L’economista indiano Jagdish Bhagwati: “Espellere i clandestini non serve: ritornano. Bisogna accettare il fatto che sono qui”. E’ riconosciuto come uno dei più importanti studiosi – e teorici – del commercio internazionale, docente alla Columbia e ascoltatissimo consigliere di organismi come le Nazioni Unite o il Wto. Jagdish N. Bhagwati, nato a Mumbai nel ‘34, vive in America ma ha mantenuto orgogliosamente la cittadinanza indiana, e c’è sicuramente la sua opera di studioso dietro il grande sviluppo economico del Paese, dove torna ogni volta che può, fedele all’idea che gli «emigrati intellettuali» devono coltivare un principio di «lealtà». In agosto ha pubblicato una lettera aperta al presidente Obama, ribadendo una sua idea chiave: il timore che i liberi commerci con i Paesi in via di sviluppo tolgano posti di lavoro nei Paesi ricchi è infondato. Qualcosa di molto simile pensa dell’immigrazione, non quella di alto livello ma quella delle masse povere, e lo ha spiegato ieri alla Fondazione Einaudi di Torino aprendo un convegno su questi temi organizzato dal Centro studi Luca d’Agliano, con il Centre for Economic Policy Research, la Commissione Europea e la Compagnia di San Paolo. La sua analisi riguarda gli Usa, dove la politica sull’immigrazione, spiega, è andata incontro a un clamoroso fallimento. Ma può estendersi a tutto l’Occidente, Europa compresa.
Professore, la questione è economica ma anche e forse soprattutto etica. Lei è uno studioso dell’immigrazione. La ritiene un fenomeno storico, o un diritto di ogni essere umano?

**APPLICA QUANTO LETTO**
1/ Trascrivi fedelmente la parte del brano su Bhagwati che comincia dalle parole "Professore, la questione" e si ferma dopo le parole "ogni essere umano?".
2/ Traduci in inglese questa frase del brano su Bhagwati: "La sua analisi riguarda gli Usa, dove la politica sull’immigrazione, spiega, è andata incontro a un clamoroso fallimento."

Dati raccolti

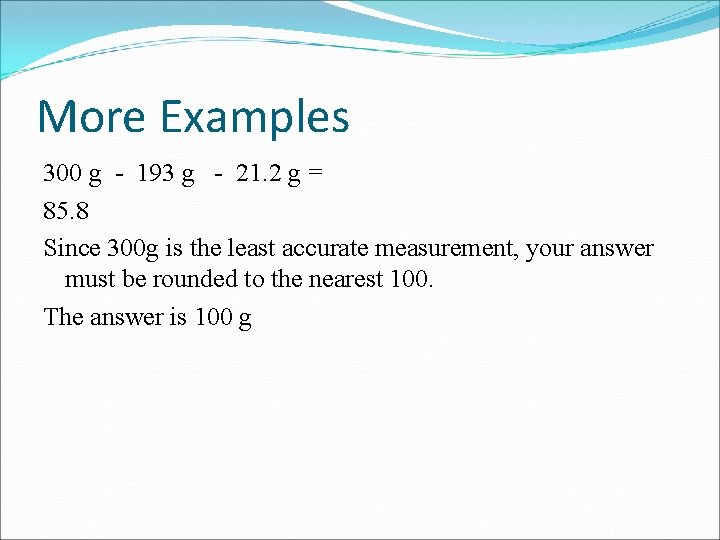 More Examples

300 g - 193 g - 21.2 g =

85.8

Since 300g is the least accurate measurement, your answer must be rounded to the nearest 100.

The answer is 100 g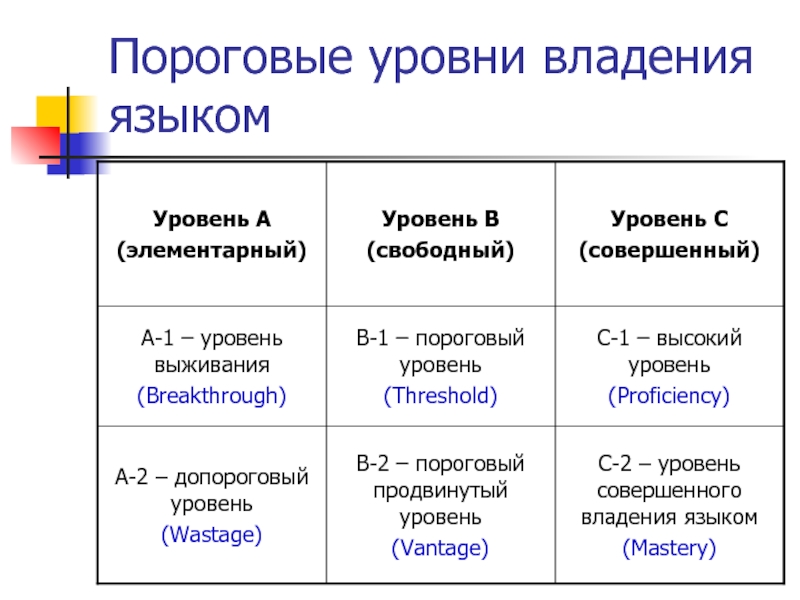 Пороговые уровни владения языком

| Уровень А (элементарный) | Уровень В (свободный) | Уровень С (совершенный) |
|---|---|---|
| А-1 – уровень выживания (Breakthrough) | В-1 – пороговый уровень (Threshold) | С-1 – высокий уровень (Proficiency) |
| А-2 – допороговый уровень (Wastage) | В-2 – пороговый продвинутый уровень (Vantage) | С-2 – уровень совершенного владения языком (Mastery) |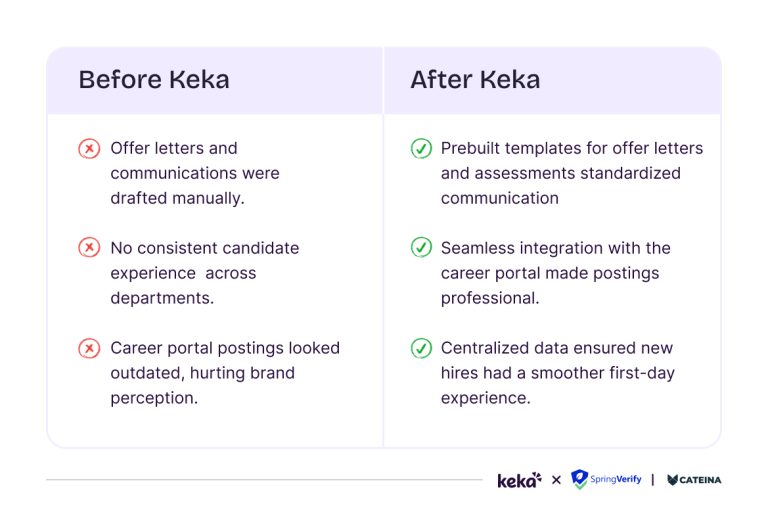 | Before Keka | After Keka |
|---|---|
| Offer letters and communications were drafted manually. | Prebuilt templates for offer letters and assessments standardized communication |
| No consistent candidate experience across departments. | Seamless integration with the career portal made postings professional. |
| Career portal postings looked outdated, hurting brand perception. | Centralized data ensured new hires had a smoother first-day experience. |

keka × SpringVerify | CATEINA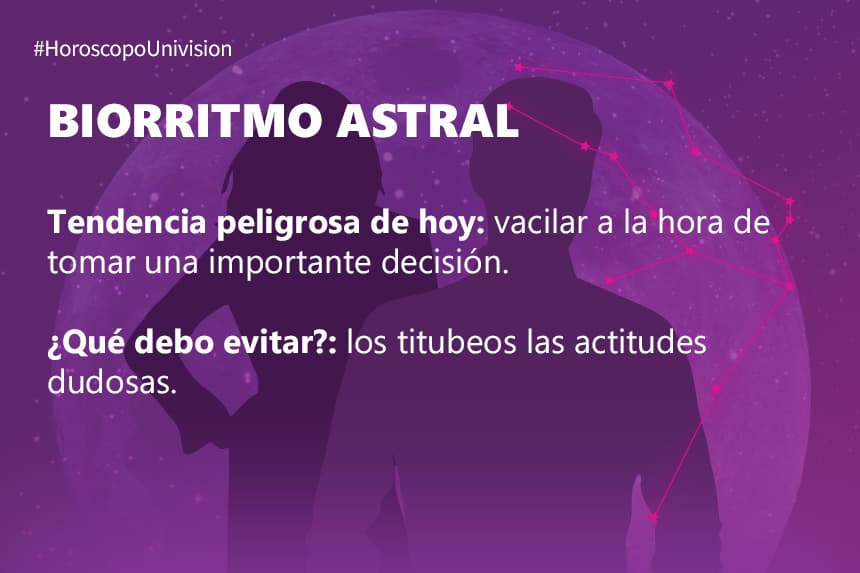 #HoroscopoUnivision

BIORRITMO ASTRAL

Tendencia peligrosa de hoy: vacilar a la hora de tomar una importante decisión.

¿Qué debo evitar?: los titubeos las actitudes dudosas.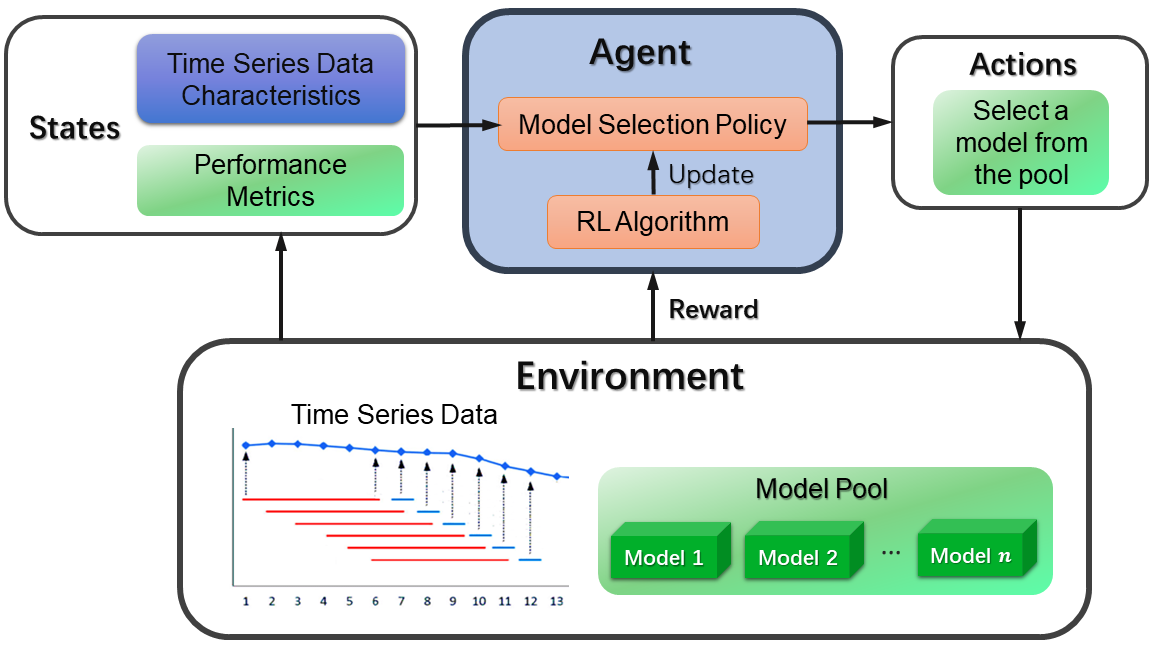 States

Time Series Data Characteristics

Performance Metrics

Agent

Model Selection Policy

Update

RL Algorithm

Actions

Select a model from the pool

Reward

Environment

Time Series Data

1 2 3 4 5 6 7 8 9 10 11 12 13

Model Pool

Model 1

Model 2

...

Model $n$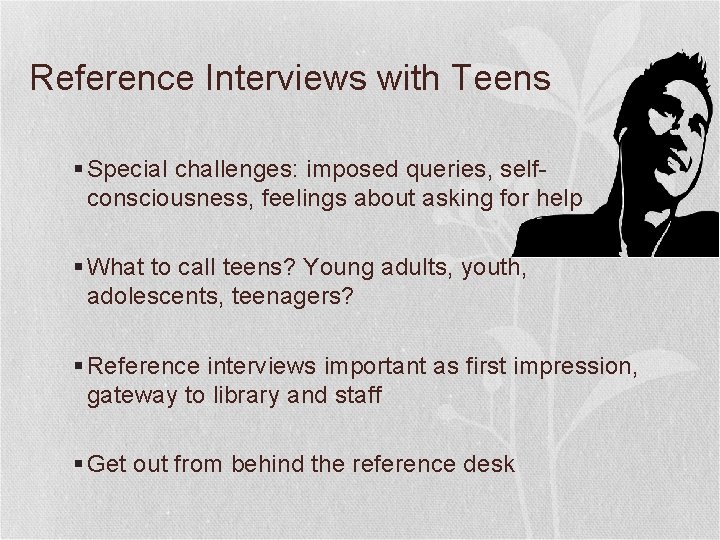 Reference Interviews with Teens

▪ Special challenges: imposed queries, self-consciousness, feelings about asking for help

▪ What to call teens? Young adults, youth, adolescents, teenagers?

▪ Reference interviews important as first impression, gateway to library and staff

▪ Get out from behind the reference desk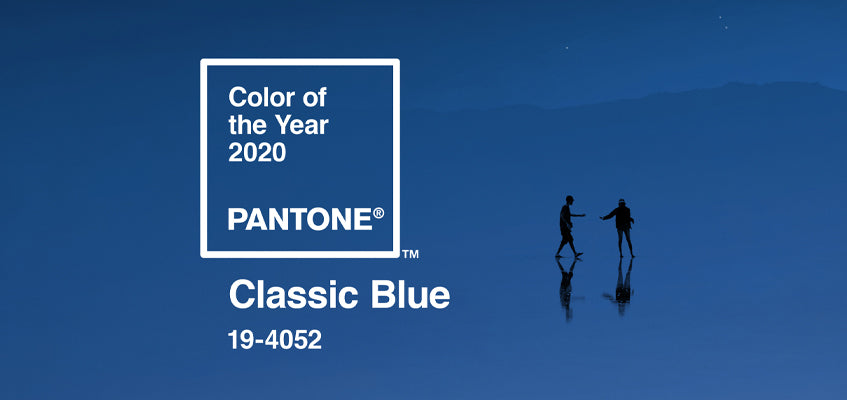 Color of the Year 2020

PANTONE®

™

Classic Blue

19-4052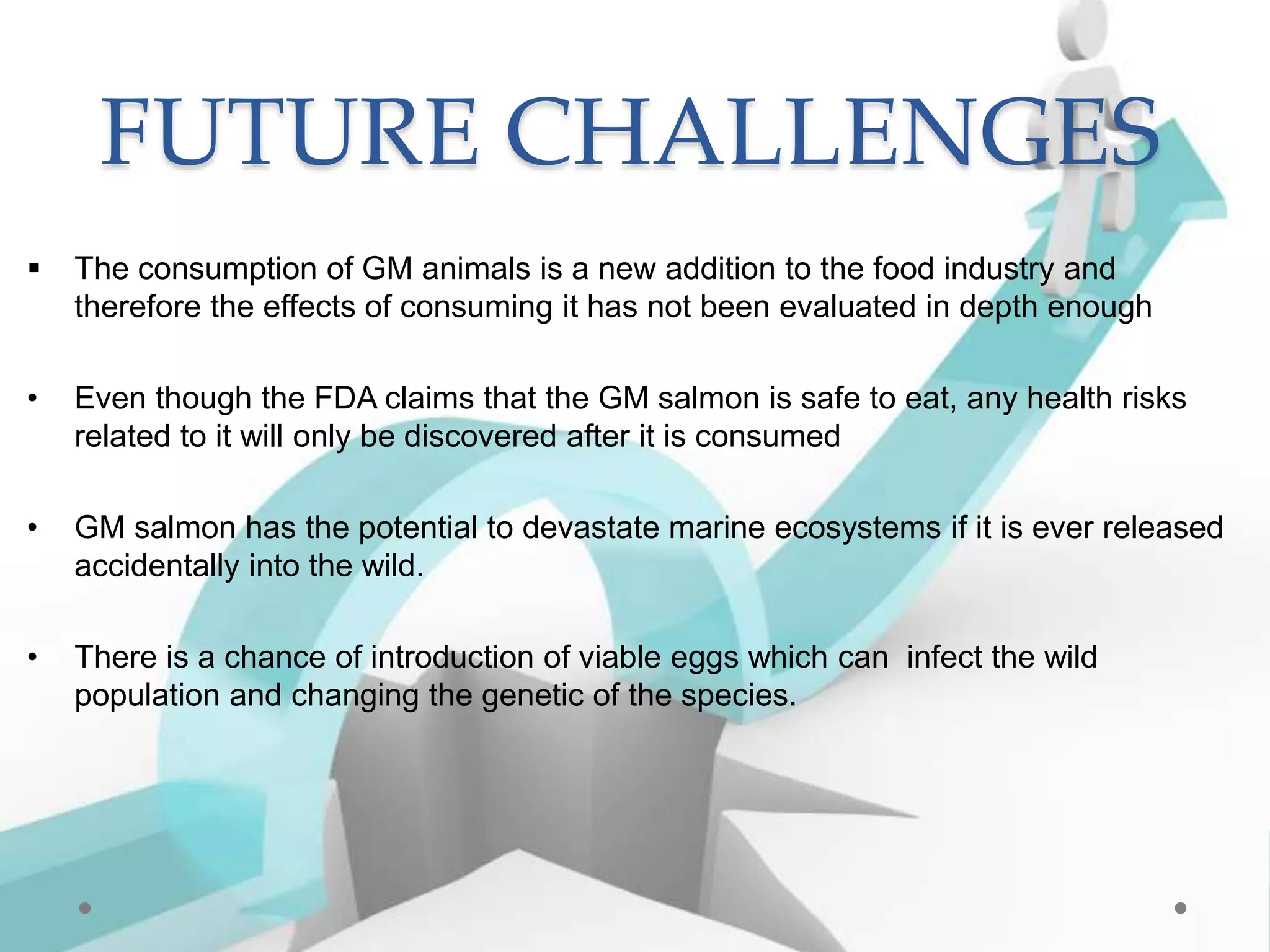 FUTURE CHALLENGES

▪ The consumption of GM animals is a new addition to the food industry and therefore the effects of consuming it has not been evaluated in depth enough

• Even though the FDA claims that the GM salmon is safe to eat, any health risks related to it will only be discovered after it is consumed

• GM salmon has the potential to devastate marine ecosystems if it is ever released accidentally into the wild.

• There is a chance of introduction of viable eggs which can infect the wild population and changing the genetic of the species.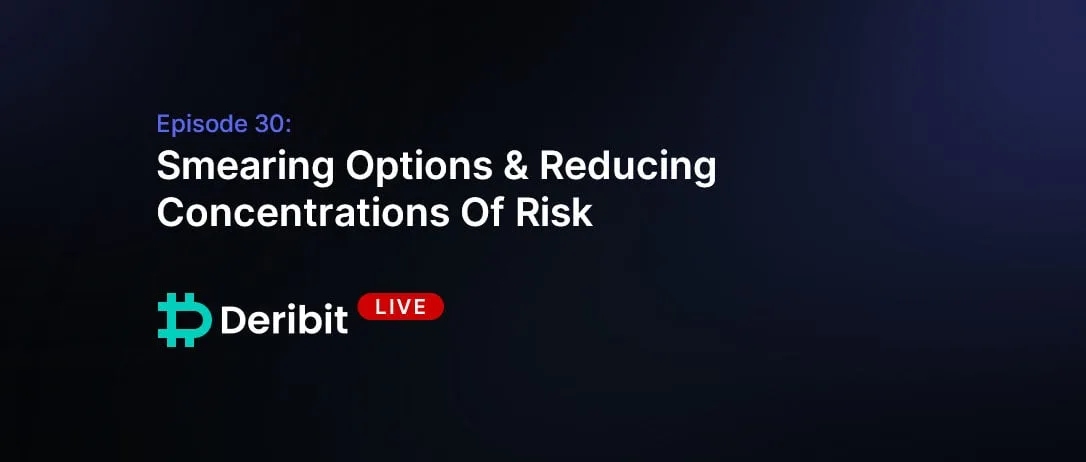 Episode 30:

Smearing Options & Reducing Concentrations Of Risk

Deribit LIVE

**SOLUZIONI PER ESERCIZIO**
1/
Professore, la questione è economica ma anche e forse soprattutto etica. Lei è uno studioso dell’immigrazione. La ritiene un fenomeno storico, o un diritto di ogni essere umano?

2/ His analysis concerns the United States, where immigration policy, he explains, has met with a resounding failure.